──────── EXTRACTED ENTRIES

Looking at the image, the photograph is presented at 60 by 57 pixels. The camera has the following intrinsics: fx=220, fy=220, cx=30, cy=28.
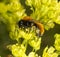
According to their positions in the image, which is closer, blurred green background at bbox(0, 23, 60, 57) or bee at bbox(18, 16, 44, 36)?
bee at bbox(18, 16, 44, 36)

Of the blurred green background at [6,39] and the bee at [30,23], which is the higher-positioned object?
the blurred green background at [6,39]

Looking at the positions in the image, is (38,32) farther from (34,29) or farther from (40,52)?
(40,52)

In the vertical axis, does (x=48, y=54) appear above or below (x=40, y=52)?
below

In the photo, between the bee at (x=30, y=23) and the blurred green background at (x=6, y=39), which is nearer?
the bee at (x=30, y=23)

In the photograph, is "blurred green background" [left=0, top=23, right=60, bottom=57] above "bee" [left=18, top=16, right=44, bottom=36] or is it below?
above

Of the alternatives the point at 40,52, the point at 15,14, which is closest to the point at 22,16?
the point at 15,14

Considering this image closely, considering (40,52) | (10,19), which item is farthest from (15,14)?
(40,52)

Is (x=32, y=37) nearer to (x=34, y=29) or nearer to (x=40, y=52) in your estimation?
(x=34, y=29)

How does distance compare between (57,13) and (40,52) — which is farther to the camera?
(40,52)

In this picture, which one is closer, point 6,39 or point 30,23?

────────────────

EXERCISE: Please give back every row above word for word, leaving out the pictures.

RESULT OF THIS TASK:
Looking at the image, the photograph is presented at 60 by 57 pixels. The camera has the following intrinsics: fx=220, fy=220, cx=30, cy=28.
According to their positions in the image, which is closer, blurred green background at bbox(0, 23, 60, 57) or bee at bbox(18, 16, 44, 36)?
bee at bbox(18, 16, 44, 36)

Of the blurred green background at [6,39] and the bee at [30,23], which is the higher-positioned object?
the blurred green background at [6,39]

Looking at the positions in the image, is (38,32) farther from (34,29) or farther from (40,52)?
(40,52)

In the vertical axis, does (x=48, y=54) appear above or below (x=40, y=52)?
below

In the photo, between the bee at (x=30, y=23) and the blurred green background at (x=6, y=39), which is nearer?
the bee at (x=30, y=23)

In the photograph, is "blurred green background" [left=0, top=23, right=60, bottom=57] above "bee" [left=18, top=16, right=44, bottom=36] or is it below?
above

Of the alternatives the point at 40,52, the point at 15,14, which is closest to the point at 22,16?
the point at 15,14

Considering this image closely, considering (40,52) | (10,19), which item is farthest from (15,14)?
(40,52)

Is (x=32, y=37) nearer to (x=34, y=29) or nearer to (x=40, y=52) in your estimation?
(x=34, y=29)

How does distance compare between (57,13) and (40,52) — which is farther to the camera?
(40,52)

In this picture, which one is closer, point 6,39 or point 30,23?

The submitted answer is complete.